Drift occurs when the configuration or code in source control diverges from what is actually installed and running in production. This is a common problem for software organizations. In my first month at RtF, I've seen Drift create problems with building and running the Docker container responsible for the First Discovery Server, unapplied iptables rules, and incorrect host information in the Ansible inventory.
The best and most direct way to fight Drift is with Continuous Delivery. If the configuration and code in source control are constantly being applied and deployed to the production environment, Drift becomes impossible(1). So the goal of this ticket is to make Ansible run automatically and more often, ideally running all the time!
My general approach to systems like this is pull > push. Ansible can operate this way. In the not-too-distant future I see Terraform spinning up VMs, handing them off to Ansible to set up a cron to pull periodically, and then we have a fleet of machines that (more or less) keep themselves updated all the time.

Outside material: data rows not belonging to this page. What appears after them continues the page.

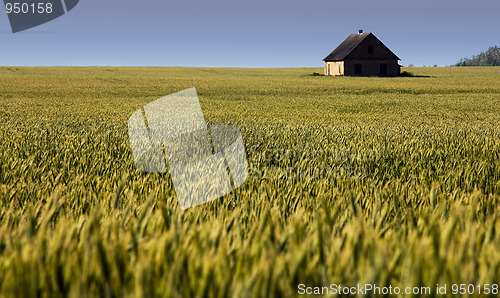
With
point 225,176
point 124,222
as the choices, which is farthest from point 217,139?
point 124,222

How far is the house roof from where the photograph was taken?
50.8 m

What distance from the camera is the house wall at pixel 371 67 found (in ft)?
166

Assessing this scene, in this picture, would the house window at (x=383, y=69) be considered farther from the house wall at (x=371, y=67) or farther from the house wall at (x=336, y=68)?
the house wall at (x=336, y=68)

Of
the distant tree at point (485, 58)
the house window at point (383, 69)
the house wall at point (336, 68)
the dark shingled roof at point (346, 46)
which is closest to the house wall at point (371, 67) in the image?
the house window at point (383, 69)

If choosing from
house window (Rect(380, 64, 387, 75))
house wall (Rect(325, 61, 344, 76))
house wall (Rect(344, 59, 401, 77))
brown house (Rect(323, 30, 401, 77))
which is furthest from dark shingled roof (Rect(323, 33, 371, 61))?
house window (Rect(380, 64, 387, 75))

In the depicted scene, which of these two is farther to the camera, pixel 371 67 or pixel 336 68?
pixel 336 68

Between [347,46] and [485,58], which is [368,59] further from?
[485,58]

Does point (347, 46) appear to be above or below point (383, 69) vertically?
above

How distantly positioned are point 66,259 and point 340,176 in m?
3.20

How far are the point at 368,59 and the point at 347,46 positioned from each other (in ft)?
11.2

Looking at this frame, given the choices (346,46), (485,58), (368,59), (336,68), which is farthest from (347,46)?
(485,58)

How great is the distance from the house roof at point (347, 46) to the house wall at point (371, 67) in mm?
1139

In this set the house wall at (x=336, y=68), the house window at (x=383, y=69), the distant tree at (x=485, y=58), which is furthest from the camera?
the distant tree at (x=485, y=58)

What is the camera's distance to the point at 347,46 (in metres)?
52.9
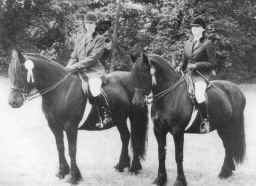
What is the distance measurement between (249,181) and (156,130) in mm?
2044

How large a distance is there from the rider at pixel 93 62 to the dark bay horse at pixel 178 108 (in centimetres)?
112

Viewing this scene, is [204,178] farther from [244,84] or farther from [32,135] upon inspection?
[244,84]

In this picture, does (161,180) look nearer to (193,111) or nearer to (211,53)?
(193,111)

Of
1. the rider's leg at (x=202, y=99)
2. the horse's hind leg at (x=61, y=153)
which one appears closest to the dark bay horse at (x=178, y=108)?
the rider's leg at (x=202, y=99)

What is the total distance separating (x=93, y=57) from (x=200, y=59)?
1938 mm

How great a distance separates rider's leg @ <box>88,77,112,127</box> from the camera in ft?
25.1

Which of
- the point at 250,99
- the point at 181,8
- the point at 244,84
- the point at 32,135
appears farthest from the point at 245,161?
the point at 244,84

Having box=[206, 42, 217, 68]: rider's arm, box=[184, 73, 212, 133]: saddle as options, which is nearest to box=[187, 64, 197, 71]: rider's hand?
box=[184, 73, 212, 133]: saddle

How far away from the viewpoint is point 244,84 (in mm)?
25469

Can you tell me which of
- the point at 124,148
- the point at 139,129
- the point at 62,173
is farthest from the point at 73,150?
the point at 139,129

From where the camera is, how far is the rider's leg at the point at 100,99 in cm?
764

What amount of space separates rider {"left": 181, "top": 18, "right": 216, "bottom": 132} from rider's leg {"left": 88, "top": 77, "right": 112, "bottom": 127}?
1571mm

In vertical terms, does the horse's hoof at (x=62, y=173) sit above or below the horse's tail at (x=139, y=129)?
below

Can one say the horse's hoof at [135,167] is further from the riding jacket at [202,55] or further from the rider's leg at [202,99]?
the riding jacket at [202,55]
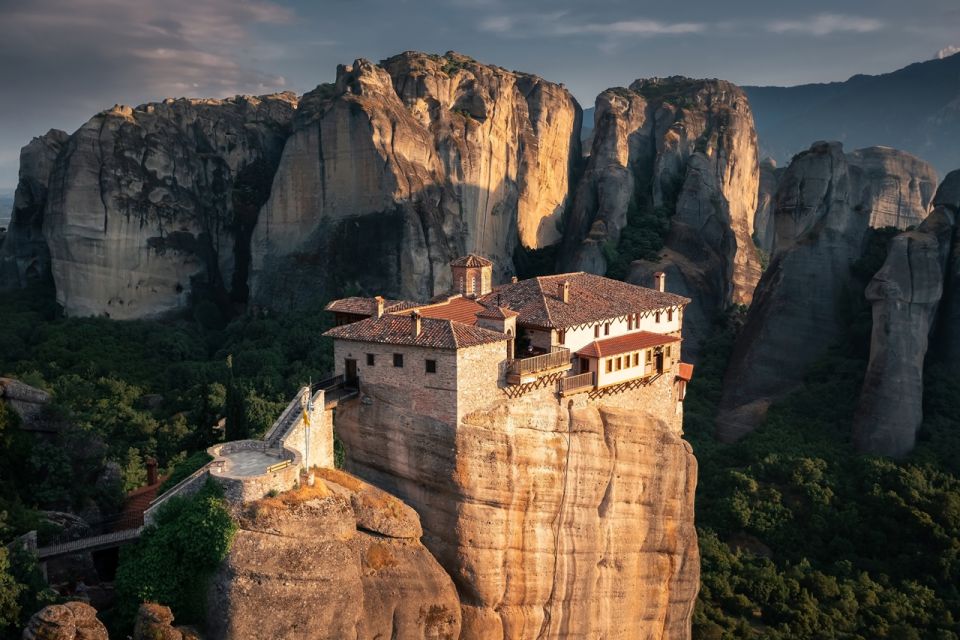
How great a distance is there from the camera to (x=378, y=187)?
67188 millimetres

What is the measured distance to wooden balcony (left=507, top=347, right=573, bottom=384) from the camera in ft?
93.0

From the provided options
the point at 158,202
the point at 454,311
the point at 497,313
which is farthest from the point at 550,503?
the point at 158,202

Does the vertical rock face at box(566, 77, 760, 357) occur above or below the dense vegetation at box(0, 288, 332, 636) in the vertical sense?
above

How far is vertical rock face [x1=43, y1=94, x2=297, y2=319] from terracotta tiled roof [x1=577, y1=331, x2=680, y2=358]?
47413 millimetres

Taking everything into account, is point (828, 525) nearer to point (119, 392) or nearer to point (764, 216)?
point (119, 392)

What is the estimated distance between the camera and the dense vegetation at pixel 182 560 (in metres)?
22.9

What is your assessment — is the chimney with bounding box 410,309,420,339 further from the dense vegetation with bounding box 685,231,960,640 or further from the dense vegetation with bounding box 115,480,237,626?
the dense vegetation with bounding box 685,231,960,640

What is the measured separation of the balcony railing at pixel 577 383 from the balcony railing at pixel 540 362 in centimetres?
60

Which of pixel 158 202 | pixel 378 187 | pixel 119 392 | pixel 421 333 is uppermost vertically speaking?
pixel 378 187

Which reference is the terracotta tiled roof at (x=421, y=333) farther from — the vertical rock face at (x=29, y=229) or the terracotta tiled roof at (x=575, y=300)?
the vertical rock face at (x=29, y=229)

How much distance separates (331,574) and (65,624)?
623 cm

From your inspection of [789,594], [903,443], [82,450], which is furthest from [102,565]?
[903,443]

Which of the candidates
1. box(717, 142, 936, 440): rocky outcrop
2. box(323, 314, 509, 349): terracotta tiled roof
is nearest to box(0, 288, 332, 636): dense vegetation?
box(323, 314, 509, 349): terracotta tiled roof

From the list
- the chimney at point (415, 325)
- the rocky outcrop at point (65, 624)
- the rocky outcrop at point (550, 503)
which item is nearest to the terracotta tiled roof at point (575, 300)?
the rocky outcrop at point (550, 503)
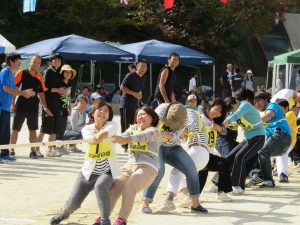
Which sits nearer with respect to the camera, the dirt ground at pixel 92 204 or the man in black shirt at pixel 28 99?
the dirt ground at pixel 92 204

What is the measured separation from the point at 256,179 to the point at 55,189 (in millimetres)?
2828

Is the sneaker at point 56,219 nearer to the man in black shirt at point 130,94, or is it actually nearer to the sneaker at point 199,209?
the sneaker at point 199,209

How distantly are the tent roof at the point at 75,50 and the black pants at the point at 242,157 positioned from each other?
12.1 metres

Another approach is to use Jenkins (or maybe Gitlab) to run Ansible for us using a push model. This may be simpler and/or faster than switching to a pull-based model.
Jenkins (or Gitlab) will likely have a role in the system anyway, running tests on each commit (using something like Molecule) and perhaps being responsible for blessing commits that passed the test suite so that they can be deployed to production.
What is my rosy picture of the future overlooking? Is there a simpler or better way to solve this problem I'm overlooking? Any details that might make this harder than it sounds (today in the ops weekly Alfredo mentioned some coordination issues between load balancers and other hosts when updating ssl certs)?
(1) for small to medium values of "impossible".